I like to eat lunch at a local national sandwich shop. Every time I order, they ask if I am a rewards member and I say no. I decided to check the program and found in their terms and conditions an indemnification clause requiring I defend and hold them harmless from any loss they sustain while I am in their store. I declined to do so. There is no option to negotiate terms. I think that was called in law school an “adhesion” clause. Some years ago my wife and I made an offer to buy a small vacation home. We signed a standard real estate offer contract. The selling agent came back with additional clauses the seller required as the property had been the subject of a federal loan foreclosure. One of the clauses required us to indemnify and hold the federal government harmless for any loss associated with the foreclosure action. What? The selling agent assured us that “everyone” signs such clauses with no problem. We declined. Last year some friends asked us to accompany them on a European river boat cruise. Included in the terms and conditions was an indemnification and hold harmless clause for any loss the company incurred while we were on their boat. We declined that and did not take the trip.

I have refereed soccer for over 40 years. The Florida High School Athletic Association requires all such referees to belong to a licensed association and for that association to have contracts with schools served. This past fall, the president of our local association called and asked me to look at a contract he received from a North Florida county school board. The contract included clauses requiring the association to carry liability insurance (which we do) but also that the association would indemnify and hold the school board harmless from any loss or action that arose while our referees were at their field. We declined to so agree. They asked that we have an attorney review the situation. I did and said that this was an adhesion clause and the school board should be ashamed of including such a clause in this agreement. After almost two months of back and forth, the school board eventually agreed to delete the indemnification clause. In this case, we had some negotiating power as the school in question would otherwise have no referees for their home games.

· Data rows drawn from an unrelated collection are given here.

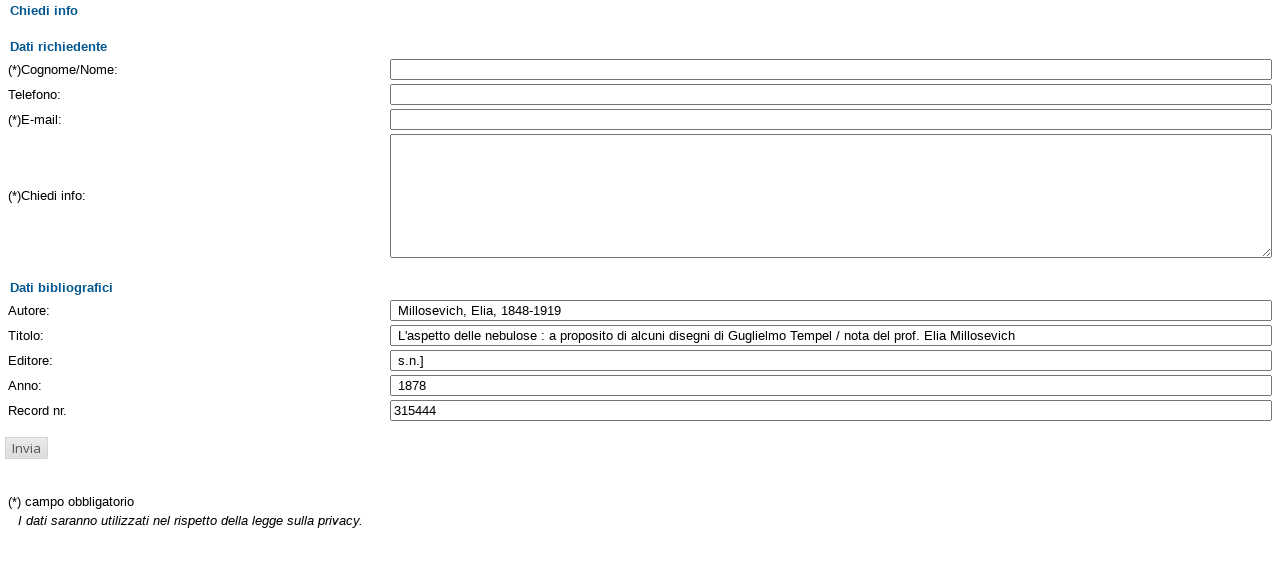

--- FILE ---
content_type: text/css
request_url: https://opac.museogalileo.it/imss/style/print.css
body_size: 613
content:
body { background: white; font-size: 11pt; }
#control, #aqua, #federation, #ifraFederation,
#hsf, #exact, #resultfeedbacks .swfeedbacks,
#fullRefine, .navsection { display: none !important; }
#content, #ifraResult, #resultbar, #resultpage
{
	left: 0 !important;
	top: 0 !important;
   width: 100% !important;
   height: auto !important;
   overflow: visible;
   position: relative;   
}
#leftFrame, 
#rightFrame, 
#headerFrame { display: none; width: 0; height: 0; position: absolute; }
#mainFrame { position: absolute; top: 0; }
#pagefeedbacks .swfeedbacks { position: relative; width: 100%; }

I can only assume there are a lot of lazy contract administrators out there drafting these clauses, which no one reads before agreeing. I doubt many judges would enforce such clauses against average citizens, but what about against attorneys who ought to know better?

Bruce Hoffman
Gainesville

Retirement

Yes, let’s talk respectfully about retirement or inactive status as a lawyer. Many Florida lawyers who retire or request inactive status are not rolling in dough. Indeed there are lawyers who only practice poverty law. But still, whether rich or poor, former partner in a large law firm or a single practitioner of little means, all members pay the same annual inactive member fees of $175.
But, with all due respect to The Florida Bar, which is such an outstandingly good organization for the cause of justice and the rule of law, exceptions should be made for poor lawyers whose sole income is from the Social Security Administration.

Equity means just that and equality before the law demands other than one suit (no pun at all intended) suits (no pun, too) all!

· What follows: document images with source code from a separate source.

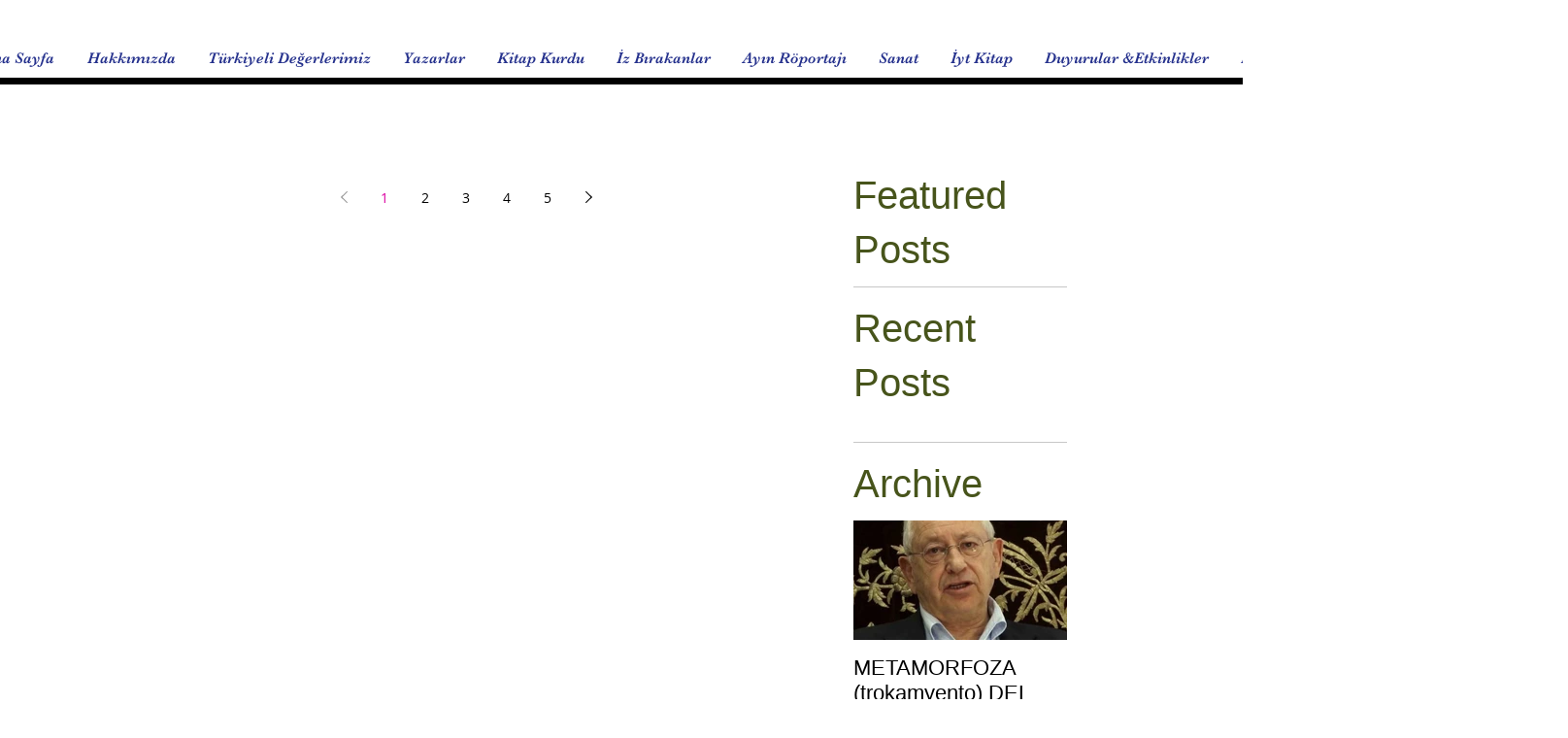

--- FILE ---
content_type: text/html; charset=utf-8
request_url: https://www.google.com/recaptcha/api2/aframe
body_size: 260
content:
<!DOCTYPE HTML><html><head><meta http-equiv="content-type" content="text/html; charset=UTF-8"></head><body><script nonce="RFPMDwRqDdGQbYovckDuFA">/** Anti-fraud and anti-abuse applications only. See google.com/recaptcha */ try{var clients={'sodar':'https://pagead2.googlesyndication.com/pagead/sodar?'};window.addEventListener("message",function(a){try{if(a.source===window.parent){var b=JSON.parse(a.data);var c=clients[b['id']];if(c){var d=document.createElement('img');d.src=c+b['params']+'&rc='+(localStorage.getItem("rc::a")?sessionStorage.getItem("rc::b"):"");window.document.body.appendChild(d);sessionStorage.setItem("rc::e",parseInt(sessionStorage.getItem("rc::e")||0)+1);localStorage.setItem("rc::h",'1768824938871');}}}catch(b){}});window.parent.postMessage("_grecaptcha_ready", "*");}catch(b){}</script></body></html>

This is not at all asking for the impossible and may even encourage more law students to pursue a career in helping those without the financial means to afford even one lawyer let alone two or three or more or what the ABA calls “the justice gap.” And it is growing, not shrinking, becoming even more of a widening giant gap or chasm deep and deepening.

Of course, all active, retired, and inactive members should pay annual fees to our great and noble Florida Bar but as the parlance goes, “give us a break,” please.